Start of Block
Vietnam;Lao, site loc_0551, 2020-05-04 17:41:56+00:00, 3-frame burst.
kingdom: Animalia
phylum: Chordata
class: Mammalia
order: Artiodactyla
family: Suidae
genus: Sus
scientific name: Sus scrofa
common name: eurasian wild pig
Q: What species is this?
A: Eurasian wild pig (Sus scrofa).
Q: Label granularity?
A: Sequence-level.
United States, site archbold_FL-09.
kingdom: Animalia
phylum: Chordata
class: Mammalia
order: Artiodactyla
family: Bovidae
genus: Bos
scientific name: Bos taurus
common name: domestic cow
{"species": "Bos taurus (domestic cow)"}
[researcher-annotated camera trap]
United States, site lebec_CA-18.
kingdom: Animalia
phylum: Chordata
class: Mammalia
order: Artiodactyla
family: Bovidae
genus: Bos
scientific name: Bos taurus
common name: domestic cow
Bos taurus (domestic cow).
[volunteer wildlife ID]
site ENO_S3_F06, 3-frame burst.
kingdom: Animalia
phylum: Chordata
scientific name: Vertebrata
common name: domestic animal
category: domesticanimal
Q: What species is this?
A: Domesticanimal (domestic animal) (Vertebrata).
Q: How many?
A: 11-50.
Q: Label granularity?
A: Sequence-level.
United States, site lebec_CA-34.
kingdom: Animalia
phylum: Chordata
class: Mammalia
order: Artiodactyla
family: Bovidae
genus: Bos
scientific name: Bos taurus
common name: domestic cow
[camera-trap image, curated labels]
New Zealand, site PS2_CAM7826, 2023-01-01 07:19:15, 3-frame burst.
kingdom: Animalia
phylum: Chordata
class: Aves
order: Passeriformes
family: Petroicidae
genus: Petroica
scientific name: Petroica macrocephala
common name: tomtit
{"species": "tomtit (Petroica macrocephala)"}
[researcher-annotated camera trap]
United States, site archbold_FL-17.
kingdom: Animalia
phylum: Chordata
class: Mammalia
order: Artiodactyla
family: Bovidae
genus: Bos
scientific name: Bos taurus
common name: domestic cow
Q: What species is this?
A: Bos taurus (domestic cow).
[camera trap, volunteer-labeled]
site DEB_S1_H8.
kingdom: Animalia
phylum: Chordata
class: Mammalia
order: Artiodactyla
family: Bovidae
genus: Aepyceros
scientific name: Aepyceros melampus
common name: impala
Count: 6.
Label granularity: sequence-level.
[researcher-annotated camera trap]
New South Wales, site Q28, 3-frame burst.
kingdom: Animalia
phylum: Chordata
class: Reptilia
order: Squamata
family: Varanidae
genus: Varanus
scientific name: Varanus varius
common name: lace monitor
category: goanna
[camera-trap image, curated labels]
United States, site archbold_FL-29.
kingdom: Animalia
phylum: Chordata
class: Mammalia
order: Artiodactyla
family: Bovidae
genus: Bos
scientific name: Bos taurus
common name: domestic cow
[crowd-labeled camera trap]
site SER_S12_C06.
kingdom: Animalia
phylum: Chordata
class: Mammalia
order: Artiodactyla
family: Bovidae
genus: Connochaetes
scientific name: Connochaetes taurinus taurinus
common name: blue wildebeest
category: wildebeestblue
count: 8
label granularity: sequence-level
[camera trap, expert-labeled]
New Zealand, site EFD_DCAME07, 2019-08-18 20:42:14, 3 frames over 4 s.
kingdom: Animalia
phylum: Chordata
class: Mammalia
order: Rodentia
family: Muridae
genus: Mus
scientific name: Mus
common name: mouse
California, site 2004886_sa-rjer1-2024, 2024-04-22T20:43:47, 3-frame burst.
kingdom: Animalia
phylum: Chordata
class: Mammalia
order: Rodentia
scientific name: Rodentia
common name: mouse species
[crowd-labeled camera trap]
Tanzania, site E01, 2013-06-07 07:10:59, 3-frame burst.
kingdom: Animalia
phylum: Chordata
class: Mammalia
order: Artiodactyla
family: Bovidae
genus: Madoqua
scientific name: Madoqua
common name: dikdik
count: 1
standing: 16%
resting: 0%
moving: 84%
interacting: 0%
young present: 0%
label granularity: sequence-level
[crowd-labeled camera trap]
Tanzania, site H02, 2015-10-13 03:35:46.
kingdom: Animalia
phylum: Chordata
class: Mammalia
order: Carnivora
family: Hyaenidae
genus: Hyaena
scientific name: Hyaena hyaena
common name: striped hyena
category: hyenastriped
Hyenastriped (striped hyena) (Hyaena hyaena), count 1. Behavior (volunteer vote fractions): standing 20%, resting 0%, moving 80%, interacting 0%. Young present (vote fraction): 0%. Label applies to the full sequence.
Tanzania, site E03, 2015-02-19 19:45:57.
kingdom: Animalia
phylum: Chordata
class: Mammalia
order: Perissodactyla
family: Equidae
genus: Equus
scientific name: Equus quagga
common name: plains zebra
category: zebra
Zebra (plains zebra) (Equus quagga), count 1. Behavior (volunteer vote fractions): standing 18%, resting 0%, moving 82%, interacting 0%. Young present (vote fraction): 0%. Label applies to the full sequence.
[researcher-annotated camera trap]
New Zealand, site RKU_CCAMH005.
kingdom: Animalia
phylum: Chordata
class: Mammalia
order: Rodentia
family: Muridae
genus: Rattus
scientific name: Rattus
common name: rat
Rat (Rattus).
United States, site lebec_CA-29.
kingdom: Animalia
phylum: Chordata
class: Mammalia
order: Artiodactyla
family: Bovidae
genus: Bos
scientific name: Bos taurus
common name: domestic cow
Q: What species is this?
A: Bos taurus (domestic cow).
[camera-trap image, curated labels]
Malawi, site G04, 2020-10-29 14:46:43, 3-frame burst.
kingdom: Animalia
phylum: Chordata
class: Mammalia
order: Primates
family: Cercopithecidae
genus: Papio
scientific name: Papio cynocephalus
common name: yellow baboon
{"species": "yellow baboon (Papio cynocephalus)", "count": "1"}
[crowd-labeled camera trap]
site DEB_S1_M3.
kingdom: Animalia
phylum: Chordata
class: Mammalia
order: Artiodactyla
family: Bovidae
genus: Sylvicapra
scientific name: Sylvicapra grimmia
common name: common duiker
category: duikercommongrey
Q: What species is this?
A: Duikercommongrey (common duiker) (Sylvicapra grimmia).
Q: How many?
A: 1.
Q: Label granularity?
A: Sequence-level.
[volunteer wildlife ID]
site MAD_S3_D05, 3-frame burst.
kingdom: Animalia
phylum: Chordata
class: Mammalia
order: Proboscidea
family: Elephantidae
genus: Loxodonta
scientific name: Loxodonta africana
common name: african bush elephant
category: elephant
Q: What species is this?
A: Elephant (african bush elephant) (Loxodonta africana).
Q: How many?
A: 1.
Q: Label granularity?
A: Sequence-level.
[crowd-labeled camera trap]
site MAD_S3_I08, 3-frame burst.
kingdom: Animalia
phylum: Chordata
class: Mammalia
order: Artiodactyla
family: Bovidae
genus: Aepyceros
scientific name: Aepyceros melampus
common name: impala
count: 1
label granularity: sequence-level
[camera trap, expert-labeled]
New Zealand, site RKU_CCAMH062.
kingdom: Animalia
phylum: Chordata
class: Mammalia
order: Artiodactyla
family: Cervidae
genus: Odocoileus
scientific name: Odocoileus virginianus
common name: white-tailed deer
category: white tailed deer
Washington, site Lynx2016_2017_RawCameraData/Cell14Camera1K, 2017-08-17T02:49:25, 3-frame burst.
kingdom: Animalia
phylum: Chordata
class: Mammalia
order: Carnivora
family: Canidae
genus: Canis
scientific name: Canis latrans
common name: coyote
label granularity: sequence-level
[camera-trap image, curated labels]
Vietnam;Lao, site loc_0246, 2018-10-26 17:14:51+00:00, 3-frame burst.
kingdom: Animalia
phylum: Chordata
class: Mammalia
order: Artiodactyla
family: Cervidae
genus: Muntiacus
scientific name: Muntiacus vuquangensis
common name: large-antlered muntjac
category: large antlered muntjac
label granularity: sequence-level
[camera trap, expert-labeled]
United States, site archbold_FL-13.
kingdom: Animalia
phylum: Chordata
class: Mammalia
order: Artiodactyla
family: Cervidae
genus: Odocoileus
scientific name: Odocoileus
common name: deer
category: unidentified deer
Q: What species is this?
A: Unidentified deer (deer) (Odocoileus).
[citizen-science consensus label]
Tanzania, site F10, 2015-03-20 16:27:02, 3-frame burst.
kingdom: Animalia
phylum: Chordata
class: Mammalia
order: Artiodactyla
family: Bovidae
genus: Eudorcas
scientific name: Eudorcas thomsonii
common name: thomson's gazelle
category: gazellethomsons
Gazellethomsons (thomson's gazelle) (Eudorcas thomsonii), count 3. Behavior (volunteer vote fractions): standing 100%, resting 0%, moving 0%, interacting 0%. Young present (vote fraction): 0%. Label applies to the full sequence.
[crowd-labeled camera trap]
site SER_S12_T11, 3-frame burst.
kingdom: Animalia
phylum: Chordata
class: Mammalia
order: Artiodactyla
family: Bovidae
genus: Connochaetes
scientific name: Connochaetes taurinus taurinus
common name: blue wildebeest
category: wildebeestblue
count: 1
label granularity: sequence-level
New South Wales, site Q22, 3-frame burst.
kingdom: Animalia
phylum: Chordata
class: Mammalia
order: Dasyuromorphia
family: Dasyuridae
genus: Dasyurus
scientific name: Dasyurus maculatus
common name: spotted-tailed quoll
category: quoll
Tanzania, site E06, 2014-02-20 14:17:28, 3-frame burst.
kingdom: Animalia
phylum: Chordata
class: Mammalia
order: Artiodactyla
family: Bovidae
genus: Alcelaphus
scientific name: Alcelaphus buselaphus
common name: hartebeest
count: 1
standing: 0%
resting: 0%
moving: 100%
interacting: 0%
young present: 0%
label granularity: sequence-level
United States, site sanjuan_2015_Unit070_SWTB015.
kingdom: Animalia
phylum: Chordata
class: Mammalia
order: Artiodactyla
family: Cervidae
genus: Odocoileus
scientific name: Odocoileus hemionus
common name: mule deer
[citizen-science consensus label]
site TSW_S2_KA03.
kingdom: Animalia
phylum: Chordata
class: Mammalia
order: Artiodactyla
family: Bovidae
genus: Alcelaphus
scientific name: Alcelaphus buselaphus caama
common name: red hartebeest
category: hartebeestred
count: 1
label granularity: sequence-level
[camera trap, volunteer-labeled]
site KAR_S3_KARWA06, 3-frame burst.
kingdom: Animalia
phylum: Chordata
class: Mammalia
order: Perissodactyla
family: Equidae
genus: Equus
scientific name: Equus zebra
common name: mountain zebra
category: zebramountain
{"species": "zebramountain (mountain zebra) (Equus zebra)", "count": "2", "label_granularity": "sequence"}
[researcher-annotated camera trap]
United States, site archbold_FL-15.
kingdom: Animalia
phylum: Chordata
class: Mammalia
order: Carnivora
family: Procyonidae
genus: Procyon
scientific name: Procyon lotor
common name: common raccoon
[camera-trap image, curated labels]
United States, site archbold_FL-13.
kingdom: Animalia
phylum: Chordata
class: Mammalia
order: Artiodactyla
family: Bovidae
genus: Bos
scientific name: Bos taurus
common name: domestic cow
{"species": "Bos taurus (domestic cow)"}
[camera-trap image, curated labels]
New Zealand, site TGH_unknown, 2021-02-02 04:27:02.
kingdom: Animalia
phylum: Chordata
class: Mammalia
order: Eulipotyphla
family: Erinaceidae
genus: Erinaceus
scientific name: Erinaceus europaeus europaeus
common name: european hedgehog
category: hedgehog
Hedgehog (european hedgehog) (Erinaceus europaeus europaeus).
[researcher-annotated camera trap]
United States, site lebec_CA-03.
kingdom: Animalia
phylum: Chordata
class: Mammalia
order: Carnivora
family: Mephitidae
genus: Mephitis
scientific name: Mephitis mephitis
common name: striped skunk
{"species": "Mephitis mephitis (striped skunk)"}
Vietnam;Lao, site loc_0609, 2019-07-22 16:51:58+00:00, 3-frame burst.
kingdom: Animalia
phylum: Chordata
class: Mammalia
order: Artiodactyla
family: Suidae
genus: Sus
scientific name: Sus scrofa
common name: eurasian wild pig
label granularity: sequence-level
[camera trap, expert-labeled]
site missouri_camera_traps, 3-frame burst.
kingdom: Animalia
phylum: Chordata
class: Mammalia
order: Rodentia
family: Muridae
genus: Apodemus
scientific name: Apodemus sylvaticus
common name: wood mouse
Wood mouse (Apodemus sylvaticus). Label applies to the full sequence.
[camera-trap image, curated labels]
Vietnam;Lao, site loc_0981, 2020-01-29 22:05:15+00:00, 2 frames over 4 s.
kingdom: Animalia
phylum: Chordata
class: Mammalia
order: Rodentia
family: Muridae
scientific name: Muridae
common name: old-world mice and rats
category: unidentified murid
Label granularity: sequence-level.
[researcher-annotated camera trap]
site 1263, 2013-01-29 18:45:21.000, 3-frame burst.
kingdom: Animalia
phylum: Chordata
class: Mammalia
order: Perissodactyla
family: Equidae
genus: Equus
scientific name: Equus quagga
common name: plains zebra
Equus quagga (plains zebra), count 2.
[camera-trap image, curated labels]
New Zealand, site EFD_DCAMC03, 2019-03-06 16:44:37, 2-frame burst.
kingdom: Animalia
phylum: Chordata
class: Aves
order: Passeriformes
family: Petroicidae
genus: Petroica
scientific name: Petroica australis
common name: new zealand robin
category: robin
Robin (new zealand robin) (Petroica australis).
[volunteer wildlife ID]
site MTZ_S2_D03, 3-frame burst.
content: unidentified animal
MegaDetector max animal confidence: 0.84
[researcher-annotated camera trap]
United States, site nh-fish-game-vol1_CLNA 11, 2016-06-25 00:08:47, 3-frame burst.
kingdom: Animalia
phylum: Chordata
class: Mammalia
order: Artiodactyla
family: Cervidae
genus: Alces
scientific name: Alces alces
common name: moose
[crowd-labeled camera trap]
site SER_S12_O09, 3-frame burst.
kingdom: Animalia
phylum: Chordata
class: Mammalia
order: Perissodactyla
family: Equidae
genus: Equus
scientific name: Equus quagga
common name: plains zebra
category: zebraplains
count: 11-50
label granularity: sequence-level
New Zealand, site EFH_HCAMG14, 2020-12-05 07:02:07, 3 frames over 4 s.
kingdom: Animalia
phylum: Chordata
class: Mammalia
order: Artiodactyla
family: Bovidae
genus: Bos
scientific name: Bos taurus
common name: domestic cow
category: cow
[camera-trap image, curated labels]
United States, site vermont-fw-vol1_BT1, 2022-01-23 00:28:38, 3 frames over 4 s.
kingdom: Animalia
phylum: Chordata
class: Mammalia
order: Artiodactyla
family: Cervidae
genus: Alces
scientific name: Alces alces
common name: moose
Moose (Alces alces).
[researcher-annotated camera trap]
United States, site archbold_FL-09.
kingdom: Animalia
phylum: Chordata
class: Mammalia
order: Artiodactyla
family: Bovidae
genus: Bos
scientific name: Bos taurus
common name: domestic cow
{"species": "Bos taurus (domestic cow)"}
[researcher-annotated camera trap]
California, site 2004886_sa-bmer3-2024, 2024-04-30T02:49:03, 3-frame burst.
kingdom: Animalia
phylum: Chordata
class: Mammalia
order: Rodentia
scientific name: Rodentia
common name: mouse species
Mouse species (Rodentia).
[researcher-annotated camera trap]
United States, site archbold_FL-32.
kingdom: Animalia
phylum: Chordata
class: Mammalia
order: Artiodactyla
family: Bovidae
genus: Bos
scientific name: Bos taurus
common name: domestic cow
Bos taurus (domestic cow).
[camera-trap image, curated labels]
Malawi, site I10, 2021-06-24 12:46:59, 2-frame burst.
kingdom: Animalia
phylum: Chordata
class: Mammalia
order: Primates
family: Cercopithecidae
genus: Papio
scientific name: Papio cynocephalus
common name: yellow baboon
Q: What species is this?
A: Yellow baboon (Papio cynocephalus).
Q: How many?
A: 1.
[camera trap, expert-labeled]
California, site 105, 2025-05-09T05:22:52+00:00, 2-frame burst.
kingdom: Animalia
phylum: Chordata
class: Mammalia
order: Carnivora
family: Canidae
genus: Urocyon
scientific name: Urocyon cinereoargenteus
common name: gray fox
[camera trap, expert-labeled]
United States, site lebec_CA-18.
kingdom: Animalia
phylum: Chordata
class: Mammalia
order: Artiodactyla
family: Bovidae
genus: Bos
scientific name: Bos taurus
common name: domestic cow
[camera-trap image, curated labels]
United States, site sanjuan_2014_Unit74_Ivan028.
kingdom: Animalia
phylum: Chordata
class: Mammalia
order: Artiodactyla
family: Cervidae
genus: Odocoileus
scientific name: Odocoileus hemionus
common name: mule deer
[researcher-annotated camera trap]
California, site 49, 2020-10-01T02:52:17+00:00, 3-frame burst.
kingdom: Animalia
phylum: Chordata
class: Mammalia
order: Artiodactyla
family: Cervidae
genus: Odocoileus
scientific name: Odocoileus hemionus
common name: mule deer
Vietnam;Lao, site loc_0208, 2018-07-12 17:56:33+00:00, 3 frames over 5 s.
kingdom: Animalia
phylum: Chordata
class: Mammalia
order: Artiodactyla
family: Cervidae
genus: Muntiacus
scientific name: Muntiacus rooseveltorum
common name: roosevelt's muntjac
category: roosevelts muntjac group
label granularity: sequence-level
End of Block
### Task item
Taking the listing above as the source, transcribe only the lines starting at the line with "common name: coyote" and going through the line with "scientific name: Muntiacus vuquangensis", unaltered and with both ends included.

### Solution to this task
common name: coyote
label granularity: sequence-level
[camera-trap image, curated labels]
Vietnam;Lao, site loc_0246, 2018-10-26 17:14:51+00:00, 3-frame burst.
kingdom: Animalia
phylum: Chordata
class: Mammalia
order: Artiodactyla
family: Cervidae
genus: Muntiacus
scientific name: Muntiacus vuquangensis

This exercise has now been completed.